それでも尊い1名の犠牲者が出たのは事実なので、日産は事故に対する悲しみを表明すると共に、原因究明に全力を尽くすことも発表しています。
しかし、2025年現在までに事故の原因が判明したとの情報はないので、もしかしたら今後のレース開催に影響が出そうな事実があるのかもしれませんね。
ヤン・マーデンボローの現在の活動は?
ヤン・マーデンボローは事故発生の翌年の2016年から日本のレース界に参加しています。2016年に参加したのはSUPERGT300クラスと全日本F3選手権とマカオGPのスポット参戦です。しかし、全日本F3選手権の総合2位以外はあまり良い成績とは言えず、ドライバーシートを獲得できないシーズンもありました。そのため、2017年からシミュレータードライバーやテストドライバーとしてレースに関わっており、2025年10月現在は正式なレースに参加したとの情報を確認できませんでした。
まとめ
ヤン・マーデンボローの事故は、観客から死者1名を出してしまった事故として有名になってしまいました。
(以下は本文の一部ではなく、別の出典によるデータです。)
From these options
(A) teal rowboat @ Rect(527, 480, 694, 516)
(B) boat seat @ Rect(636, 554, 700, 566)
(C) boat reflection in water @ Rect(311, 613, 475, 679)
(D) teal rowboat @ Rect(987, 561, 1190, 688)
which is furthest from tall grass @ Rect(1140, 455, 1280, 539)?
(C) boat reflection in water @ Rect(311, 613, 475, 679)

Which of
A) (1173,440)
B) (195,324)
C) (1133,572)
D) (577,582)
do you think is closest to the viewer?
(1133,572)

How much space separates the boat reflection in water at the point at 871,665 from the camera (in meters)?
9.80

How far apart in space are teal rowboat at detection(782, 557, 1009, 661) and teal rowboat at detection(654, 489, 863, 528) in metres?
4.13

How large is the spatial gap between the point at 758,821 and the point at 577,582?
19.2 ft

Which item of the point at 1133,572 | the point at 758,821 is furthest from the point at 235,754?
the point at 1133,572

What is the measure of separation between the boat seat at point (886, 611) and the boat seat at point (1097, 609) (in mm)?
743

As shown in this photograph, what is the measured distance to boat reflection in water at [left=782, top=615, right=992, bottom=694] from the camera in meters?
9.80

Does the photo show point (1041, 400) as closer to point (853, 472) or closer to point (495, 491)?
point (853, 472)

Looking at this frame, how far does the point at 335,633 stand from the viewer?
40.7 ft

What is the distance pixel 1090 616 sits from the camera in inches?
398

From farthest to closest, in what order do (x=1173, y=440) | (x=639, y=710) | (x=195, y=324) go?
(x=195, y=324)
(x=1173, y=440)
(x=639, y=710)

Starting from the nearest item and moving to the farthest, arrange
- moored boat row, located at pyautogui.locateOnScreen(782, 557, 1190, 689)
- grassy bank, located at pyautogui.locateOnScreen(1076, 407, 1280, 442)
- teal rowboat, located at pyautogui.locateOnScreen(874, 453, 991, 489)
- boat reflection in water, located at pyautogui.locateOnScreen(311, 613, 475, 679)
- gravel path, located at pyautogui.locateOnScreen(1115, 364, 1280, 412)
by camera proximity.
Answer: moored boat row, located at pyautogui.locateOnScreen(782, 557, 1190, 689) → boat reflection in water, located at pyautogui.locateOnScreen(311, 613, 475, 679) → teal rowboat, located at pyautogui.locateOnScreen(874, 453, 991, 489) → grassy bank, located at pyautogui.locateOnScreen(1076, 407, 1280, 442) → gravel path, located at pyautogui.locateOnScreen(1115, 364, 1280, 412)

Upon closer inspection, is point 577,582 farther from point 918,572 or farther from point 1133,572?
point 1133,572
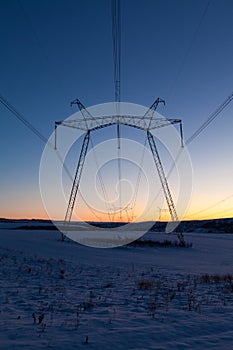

しかし、事故が発生したニュルブルクリンクのコースは、事故が起こりやすくドライバー経験が浅いとスピードの出しどころを誤って判断してしまう可能性があります。特にFlugplatzと呼ばれる勾配エリアは、速度を出しすぎるとマシンがジャンプするほどの危険なセクションなので、ヤン・マーデンボロー以外のドライバーも苦しめられています。